Se remuscler la carcasse
Dans un tout autre registre il parle de la promenade à heure fixe, pratique de vie imitée de Kant, qui lui a permis de se remuscler la carcasse après l’accident qui l’avait laissé incapable de marcher : monter tous les jours dans les tours de Notre-Dame de Paris, d’où il pouvait voir les nombreuses flèches d’église, plantées comme des banderilles dans les toits :
Je me souvenais d’un récent débat national : nos hommes politiques avaient légiféré pour interdire que l’on dispose des crèches de Noël dans les mairies. Les flèches de la France chrétienne, elles, étaient encore debout. Les arracherait-on un jour pour satisfaire au principe de laïcité ? On faisait l’effort d’oublier que le pays avait des racines. Il restait les croix dans le ciel.
Aphorismes
Sylvain Tesson pratique tout au long de son journal l’aphorisme (Si l’aphorisme est un fragment, peut-on dire que j’ai trouvé des tessons ?).
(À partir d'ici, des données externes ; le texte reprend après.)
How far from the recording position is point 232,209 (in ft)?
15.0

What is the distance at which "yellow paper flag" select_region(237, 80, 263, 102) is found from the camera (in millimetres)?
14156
Le lecteur n’a que l’embarras du choix parmi tous ces tessons. Il en élira cependant quelques-uns, pour l’exemple, par affinités (quitte à se fustiger au passage : Internet: au commencement était le Verbe. À la fin était le blog…) :
Ne rien oublier en faisant sa valise et ne pas la prendre en partant.
Longtemps, j’ai lu la première phrase de Proust.
Nager, c’est s’entraîner à voler avant que la mer ne se retire.
Voter est tellement grotesque que les gens s’isolent derrière des rideaux.
Aphorisme : faire pardonner par la brièveté de sa formulation l’inconsistance d’un propos.
Sylvain Tesson, Une très légère oscillation, Éditions des équateurs, 2017, 230 pages.